Nanomilling, referred to as high energy media milling or wet ball milling, is the process by which the particle size of an API is reduced in a liquid vehicle (typically aqueous) via grinding using polymeric or ceramic media.

The critical aspect of nanomilling is the tremendous increase in surface area achieved resulting in faster API dissolution and increase in solubility. The liquid vehicle usually contains a surface-active agent which allows the slurry to become a colloidal suspension. These surface-active agents also tend to stabilize the particle size of the drug during the milling process.

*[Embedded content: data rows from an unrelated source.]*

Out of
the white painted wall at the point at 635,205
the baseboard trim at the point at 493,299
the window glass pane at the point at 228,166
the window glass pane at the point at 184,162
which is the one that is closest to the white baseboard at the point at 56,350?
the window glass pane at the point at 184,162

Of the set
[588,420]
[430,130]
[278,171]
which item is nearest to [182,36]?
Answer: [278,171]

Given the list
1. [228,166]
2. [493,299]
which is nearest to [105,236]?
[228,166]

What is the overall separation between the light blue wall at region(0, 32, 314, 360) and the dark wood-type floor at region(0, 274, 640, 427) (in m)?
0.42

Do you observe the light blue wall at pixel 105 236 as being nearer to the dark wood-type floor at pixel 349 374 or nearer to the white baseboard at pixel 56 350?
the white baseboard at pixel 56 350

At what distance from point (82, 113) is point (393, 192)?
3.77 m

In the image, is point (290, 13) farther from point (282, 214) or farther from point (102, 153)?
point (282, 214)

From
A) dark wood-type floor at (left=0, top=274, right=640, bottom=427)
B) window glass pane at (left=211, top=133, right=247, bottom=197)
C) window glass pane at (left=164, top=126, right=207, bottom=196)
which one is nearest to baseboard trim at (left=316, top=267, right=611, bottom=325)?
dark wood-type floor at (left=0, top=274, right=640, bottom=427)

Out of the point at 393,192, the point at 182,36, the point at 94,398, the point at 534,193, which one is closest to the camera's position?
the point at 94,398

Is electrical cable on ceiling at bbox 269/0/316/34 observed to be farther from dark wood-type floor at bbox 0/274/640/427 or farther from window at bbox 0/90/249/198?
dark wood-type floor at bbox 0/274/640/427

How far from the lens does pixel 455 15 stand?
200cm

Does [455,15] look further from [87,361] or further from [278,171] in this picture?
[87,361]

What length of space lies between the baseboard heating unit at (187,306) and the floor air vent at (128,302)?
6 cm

Nanomilling is a closed system process so the milling environment is controlled and the operators are protected, which is important if the API is highly potent. It’s an efficient, robust, reproducible, and scalable operation.

Micronization

Micronization is a process for reducing the diameter of a solid material’s particles to enable its solubility. Traditional techniques for micronization have been based on friction to reduce particle size, which can be accomplished by milling or grinding particles.

Sieving equipment and mills are used to mill solids to reduce their size. It enlarges the particle surface, which increases the speed of dissolution, and it evens out differences between particle sizes to ensure homogeneous mixing.

Lipid-Based Formulations

Lipid-based formulations including SEDDS/SMEDDS and liposomes are drug delivery systems that use an emulsion achieved by chemical rather than mechanical means; it is driven by the intrinsic property of the drug formulation, rather than by special mixing or handling.

These formulations allow API solubility to be maintained during gastrointestinal dilution and transit. A typical formulation might be composed of an oily vehicle (lipid), a surfactant, and a co-surfactant, or else a single excipient with self-emulsifying properties and is filled into capsules (softgels or hard capsules) or compressed into tablets.

Oral Solid Dose

Our three facilities focused on the development and manufacture of oral solid dosage forms have capabilities in conventional processing technologies (wet and dry granulation, fluid bed) for tablets (standard, minitablets) and capsules (direct API, powders, pellets, minitablets), including aesthetic and enteric coating.